Other references to this issue include "Enums.values() method" (Guava thread) and "Java’s Enum.values() Hidden Allocations" (shows caching the array returned by Enum.values()). There is also a JDK bug written on this: JDK-8073381 ("need API to get enum's values without creating a new array").

Some of the currently available work-arounds discussed in this post are illustrated in the next code listing, which is a simple Fruit enum that demonstrates caching the enum's values in three different formats.

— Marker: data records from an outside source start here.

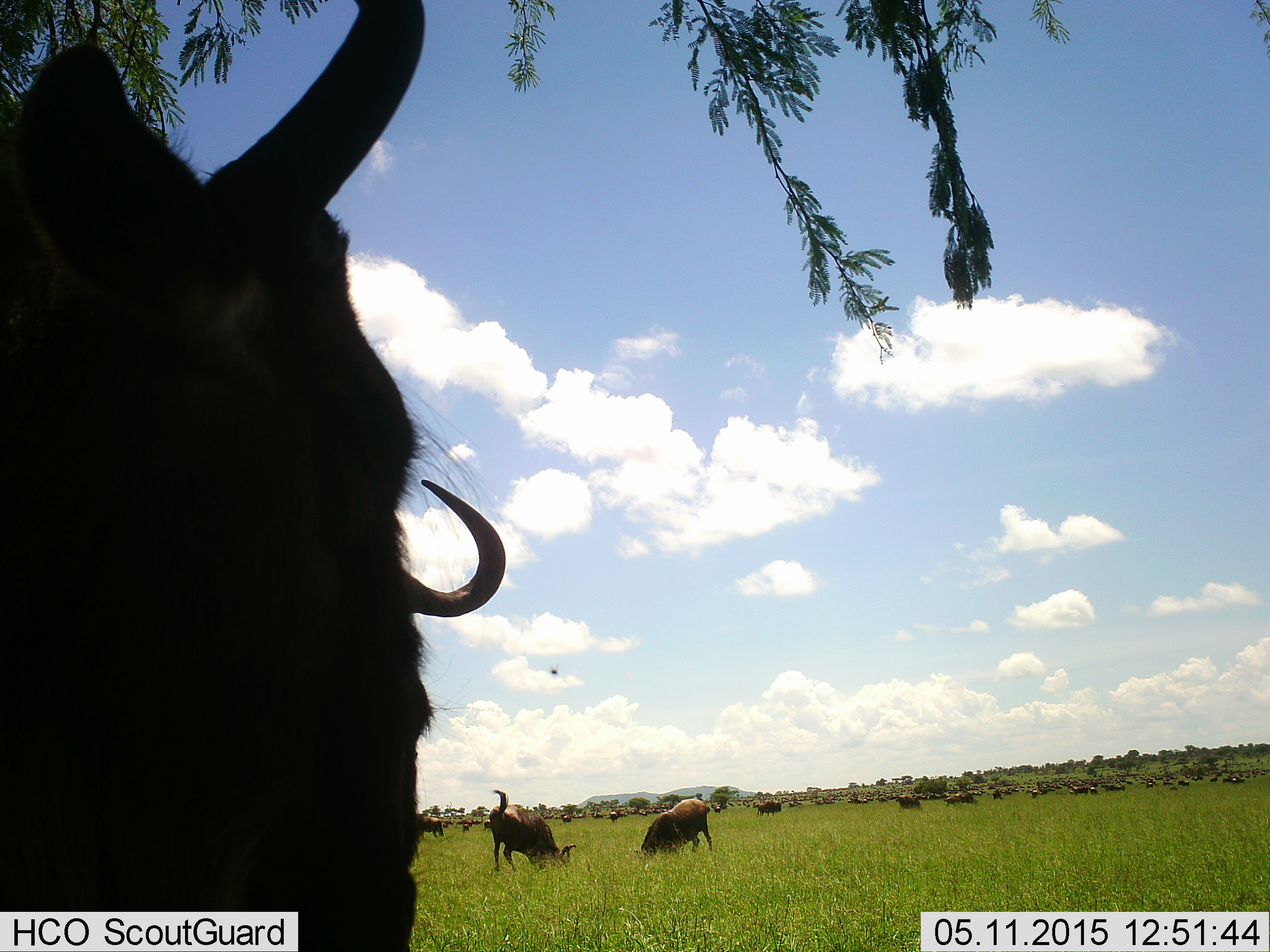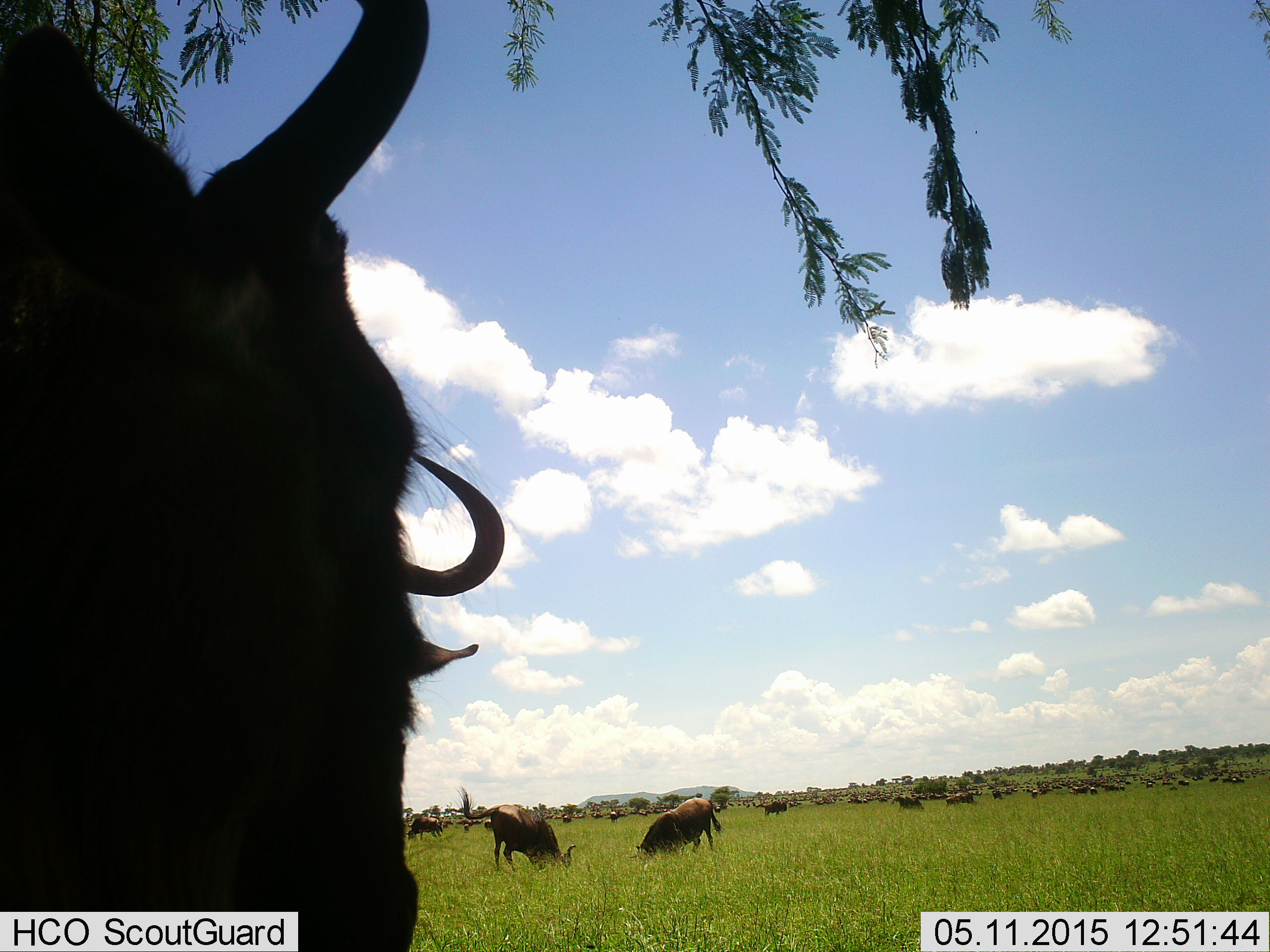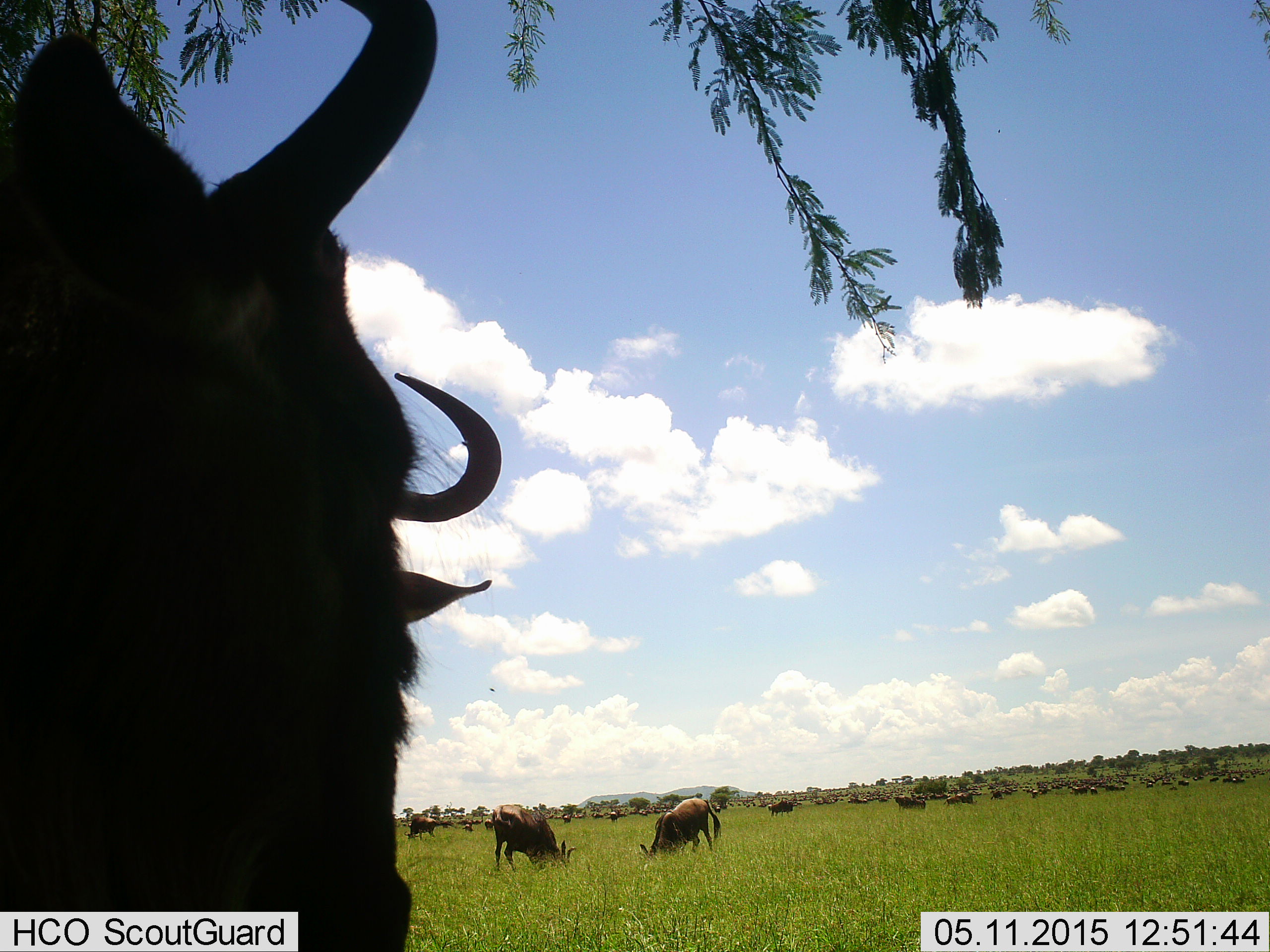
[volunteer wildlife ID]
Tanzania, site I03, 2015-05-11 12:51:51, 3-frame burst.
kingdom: Animalia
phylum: Chordata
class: Mammalia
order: Artiodactyla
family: Bovidae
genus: Connochaetes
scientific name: Connochaetes taurinus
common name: blue wildebeest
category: wildebeest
Wildebeest (blue wildebeest) (Connochaetes taurinus), count 51+. Behavior (volunteer vote fractions): standing 60%, resting 0%, moving 50%, interacting 0%. Young present (vote fraction): 0%. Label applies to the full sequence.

Fruit.java Enum with Three Cached Sets of 'Values'

package dustin.examples.enums;

import java.util.EnumSet;
import java.util.List;

/**
 * Fruit enum that demonstrates some currently available
 * approaches for caching an enum's values so that a new
 * copy of those values does not need to be instantiated
 * each time .values() is called.
 */
public enum Fruit
{
   APPLE("Apple"),
   APRICOT("Apricot"),
   BANANA("Banana"),
   BLACKBERRY("Blackberry"),
   BLUEBERRY("Blueberry"),
   BOYSENBERRY("Boysenberry"),
   CANTALOUPE("Cantaloupe"),
   CHERRY("Cherry"),
   CRANBERRY("Cranberry"),
   GRAPE("Grape"),
   GRAPEFRUIT("Grapefruit"),
   GUAVA("Guava"),
   HONEYDEW("Honeydew"),
   KIWI("Kiwi"),
   KUMQUAT("Kumquat"),
   LEMON("Lemon"),
   LIME("Lime"),
   MANGO("Mango"),
   ORANGE("Orange"),
   PAPAYA("Papaya"),
   PEACH("Peach"),
   PEAR("Pear"),
   PLUM("Plum"),
   RASPBERRY("Raspberry"),
   STRAWBERRY("Strawberry"),
   TANGERINE("Tangerine"),
   WATERMELON("Watermelon");

   private String fruitName;

   Fruit(final String newFruitName)
   {
      fruitName = newFruitName;
   }

   /** Cached fruits in immutable list. */
   private static final List<Fruit> cachedFruitsList = List.of(Fruit.values());

   /** Cached fruits in EnumSet. */
   private static final EnumSet<Fruit> cachedFruitsEnumSet = EnumSet.allOf(Fruit.class);

   /** Cached fruits in original array form. */
   private static final Fruit[] cachedFruits = Fruit.values();

   public static List<Fruit> cachedListValues()
   {
      return cachedFruitsList;
   }

   public static EnumSet<Fruit> cachedEnumSetValues()
   {
      return cachedFruitsEnumSet;
   }

   public static Fruit[] cachedArrayValues()
   {
      return cachedFruits;
   }
}

The fact that Enum.values() must clone its array each time it is called is really not a big deal in many situations. That stated, it's not difficult to envision cases where it would be useful to invoke Enum.values() repeatedly in a "tight loop" and then the copying of the enum values into an array each time would start to have a noticeable impact on memory used and the issues associated with greater memory use. It would be nice to have a standard approach to accessing an enum's values in a more memory efficient manner. The two threads previously mentioned discuss some ideas for potentially implementing this capability.

1 comment:

@DustinMarx said...

Joe Darcy's message on the compiler-dev mailing list provides some historical context on the design of Enum's values() method: "At the time in JDK 5.0, there was a concern about using java.util APIs in java.lang.* classes. Now that both java.lang and java.util packages are ensconced in the java.base module, such concerns are no longer germane."